Braga, 30 de janeiro 2016
Maria José Domingues


[1] Instituído pela Universidade de Évora em 1997, o Prémio Vergílio Ferreira destina-se a galardoar, anualmente, o conjunto da obra literária de um autor de língua portuguesa relevante no âmbito da narrativa e ou ensaio.
[2]
«João de Melo nasceu nos Açores, em 1949. Aos 11 anos, deixa a sua ilha natal para prosseguir os estudos no continente, como aluno interno do Seminário dos Dominicanos, onde permanece entre 1960 e 1967. Abandonado o seminário, passa a viver em Lisboa, prosseguindo os estudos enquanto trabalha e iniciando colaborações na imprensa escrita. É, aliás, num jornal, o Diário Popular, que publica o seu primeiro conto, aos 18 anos. A partir de então publicará contos, crítica literária e poemas em diversos periódicos de Lisboa e dos Açores, integrando-se na geração literária que, sediada em Angra do Heroísmo - e ligada ao suplemento literário do jornal A União - renovou a literatura açoriana contemporânea.

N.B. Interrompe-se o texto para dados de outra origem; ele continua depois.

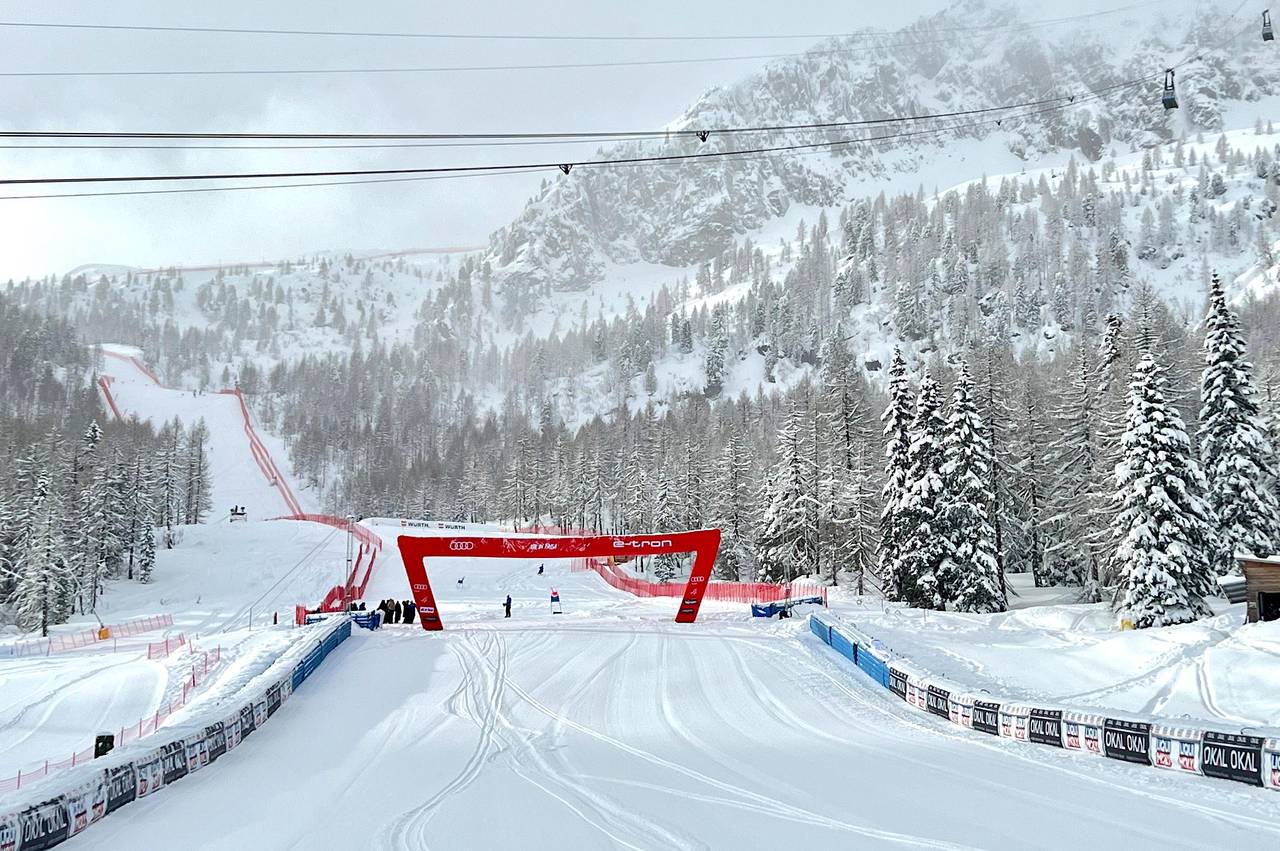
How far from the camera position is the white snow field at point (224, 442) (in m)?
129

A incorporação no exército, com o posto de furriel e a especialidade de enfermeiro, em 1970, e a posterior ida para Angola, onde permaneceu 27 meses numa zona de guerra, marcá-lo-ão em termos pessoais e literários, sendo tema de vários livros seus, de que se destaca, na ficção, Autópsia de Um Mar de Ruínas, romance que é uma referência na literatura portuguesa sobre a guerra colonial. Já após a revolução de Abril de 1974, João de Melo licencia-se em Filologia Românica pela Faculdade de Letras de Lisboa, mantendo sempre colaboração em diversas revistas literárias (Colóquio-Letras, Vértice e, mais tarde, Sílex, Ler, etc.). No início da década de 80, torna-se professor do ensino secundário, actividade em que reparte até hoje o seu tempo com a escrita literária», in WOOK.
[3] E recordo o cientista americano luso-açoriano-descendente  Craig Mello, prémio Nobel de Fisiologia ou Medicina, em 2006, e com outros prémios na área da Biologia Molecular e das Ciências Biomédicas.